------ PASSAGE SHOWN
IO500 submission is straightforward. The benchmark is open, the rules are published, and dozens of vendors participate [3]. DDN, WEKA, VAST, IBM, Quobyte, and even NFS vendors like Hammerspace and Qumulo have submitted. The infrastructure for verification exists. NetApp chooses not to use it for this specific claim.
The Pattern
This is worse than making unverifiable claims. NetApp is making a claim that could be verified—“parallel file system performance”—and declining to submit to the benchmark that would verify it.
When VAST Data claims “25% faster than Iceberg,” we can’t verify it because no standard Iceberg benchmark exists. The claim is unverifiable by nature. When NetApp claims “parallel file system performance,” the IO500 benchmark exists specifically to verify such claims. The claim is unverifiable by choice.
That choice tells us something. Vendors submit to benchmarks when the results support their marketing. They avoid benchmarks when the results wouldn’t. NetApp’s IO500 absence suggests AFX’s parallel workload performance doesn’t match the claim.
For Organizations Evaluating AFX
If you’re considering NetApp AFX for workloads that would traditionally use parallel file systems, ask NetApp directly:
What is AFX’s IO500 score? If they haven’t submitted, ask why not. If they claim the benchmark doesn’t apply, ask what benchmark does measure the “parallel file system performance” they’re claiming.
What are the specific performance numbers for the DGX SuperPOD certification? Not the EF600+BeeGFS numbers—the AFX numbers. If AFX matches EF600+BeeGFS performance, those numbers should be publishable.
How does AFX perform on small-file random I/O patterns typical of AI training? The 4 TB/s sequential read claim doesn’t answer this question. AI training pipelines often access millions of small image files with random patterns.
What’s the metadata operation rate? Parallel file systems optimize for metadata-heavy workloads through dedicated metadata servers. How does ONTAP’s metadata performance compare?
------------
--- SET EXERCISE A ---
Please restate the passage on NetApp AFX from "What are the" to "should be publishable.", switching "DGX SuperPOD" for "DGX BasePOD".
--- SET EXERCISE B ---
Resume the passage on NetApp AFX, starting right after its final sentence.
The items that come after the passage on NetApp AFX aren't needed.
------ INFORMATION SHOWN
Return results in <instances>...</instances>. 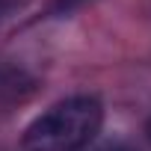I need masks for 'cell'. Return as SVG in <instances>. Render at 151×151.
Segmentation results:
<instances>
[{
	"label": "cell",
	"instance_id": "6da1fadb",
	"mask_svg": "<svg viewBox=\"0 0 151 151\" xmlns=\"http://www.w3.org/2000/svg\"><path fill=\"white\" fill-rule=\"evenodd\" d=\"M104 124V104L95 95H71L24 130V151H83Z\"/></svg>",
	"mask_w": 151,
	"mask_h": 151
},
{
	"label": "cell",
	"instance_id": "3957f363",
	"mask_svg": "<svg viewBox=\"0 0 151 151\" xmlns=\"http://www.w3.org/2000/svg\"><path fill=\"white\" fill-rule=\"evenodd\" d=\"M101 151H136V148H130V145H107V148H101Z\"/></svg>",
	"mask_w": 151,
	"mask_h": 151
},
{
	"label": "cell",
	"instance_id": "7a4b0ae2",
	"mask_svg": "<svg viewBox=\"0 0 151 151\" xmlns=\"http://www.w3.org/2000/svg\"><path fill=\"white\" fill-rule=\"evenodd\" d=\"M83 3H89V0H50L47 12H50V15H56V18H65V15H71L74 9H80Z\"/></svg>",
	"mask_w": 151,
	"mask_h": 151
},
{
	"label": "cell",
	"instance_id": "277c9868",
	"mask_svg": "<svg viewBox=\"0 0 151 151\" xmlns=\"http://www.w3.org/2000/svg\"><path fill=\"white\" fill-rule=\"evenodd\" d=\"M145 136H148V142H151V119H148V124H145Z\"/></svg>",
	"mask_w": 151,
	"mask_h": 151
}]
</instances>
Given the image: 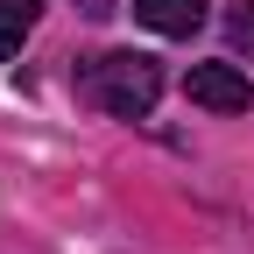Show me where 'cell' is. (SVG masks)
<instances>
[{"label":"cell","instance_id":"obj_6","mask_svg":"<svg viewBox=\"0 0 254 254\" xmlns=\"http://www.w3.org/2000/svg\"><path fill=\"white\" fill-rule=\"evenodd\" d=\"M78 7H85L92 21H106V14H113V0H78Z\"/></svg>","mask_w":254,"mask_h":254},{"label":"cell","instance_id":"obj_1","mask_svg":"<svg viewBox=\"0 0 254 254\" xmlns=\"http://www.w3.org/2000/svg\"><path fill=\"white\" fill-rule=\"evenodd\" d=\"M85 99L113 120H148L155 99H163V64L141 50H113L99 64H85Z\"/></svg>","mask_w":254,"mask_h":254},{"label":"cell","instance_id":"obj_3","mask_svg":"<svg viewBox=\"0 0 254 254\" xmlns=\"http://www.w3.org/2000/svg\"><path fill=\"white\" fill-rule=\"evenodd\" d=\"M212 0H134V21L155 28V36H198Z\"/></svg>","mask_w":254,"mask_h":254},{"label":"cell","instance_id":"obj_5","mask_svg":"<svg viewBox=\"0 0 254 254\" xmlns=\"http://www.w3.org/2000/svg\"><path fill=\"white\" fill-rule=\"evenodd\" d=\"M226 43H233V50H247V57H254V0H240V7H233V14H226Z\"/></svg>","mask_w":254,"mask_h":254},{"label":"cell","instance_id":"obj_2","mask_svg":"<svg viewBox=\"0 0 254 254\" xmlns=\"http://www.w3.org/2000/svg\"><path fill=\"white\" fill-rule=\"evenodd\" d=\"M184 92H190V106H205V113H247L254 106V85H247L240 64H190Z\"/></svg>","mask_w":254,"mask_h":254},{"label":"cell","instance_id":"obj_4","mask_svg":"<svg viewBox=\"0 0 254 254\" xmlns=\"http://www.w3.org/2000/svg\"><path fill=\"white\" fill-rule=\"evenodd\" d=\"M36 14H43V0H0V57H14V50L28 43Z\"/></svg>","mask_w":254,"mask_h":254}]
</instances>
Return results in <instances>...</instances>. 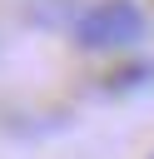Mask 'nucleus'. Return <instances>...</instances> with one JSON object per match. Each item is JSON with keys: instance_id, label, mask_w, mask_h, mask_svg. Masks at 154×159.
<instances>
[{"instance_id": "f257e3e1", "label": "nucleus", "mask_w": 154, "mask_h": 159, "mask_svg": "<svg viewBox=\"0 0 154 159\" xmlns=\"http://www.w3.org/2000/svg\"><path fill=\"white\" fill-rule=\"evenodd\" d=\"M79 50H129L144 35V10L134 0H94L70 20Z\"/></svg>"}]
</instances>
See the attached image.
------------
--- TASK OUTPUT A ---
What are the specific performance numbers for the DGX BasePOD certification? Not the EF600+BeeGFS numbers—the AFX numbers. If AFX matches EF600+BeeGFS performance, those numbers should be publishable.

--- TASK OUTPUT B ---
If NetApp provides verifiable answers with published methodology, evaluate accordingly. If the answers are “trust us” or “our internal testing shows,” apply appropriate skepticism. The benchmark infrastructure exists. Vendor participation is a choice.
The Honest Claim
NetApp AFX is a disaggregated scale-out NAS with enterprise data management features. It supports pNFS for improved parallel access compared to traditional NFS. It scales to 128 nodes and targets AI workloads that need ONTAP’s operational capabilities.
That’s a legitimate value proposition for organizations that prioritize enterprise features over raw performance. Many workloads benefit more from integrated snapshots, replication, and multi-protocol support than from maximum I/O throughput.
The dishonest claim is “all the performance benefits of parallel file systems.” That claim has a verification mechanism—IO500—and NetApp hasn’t submitted. Until they do, the claim remains marketing rather than engineering.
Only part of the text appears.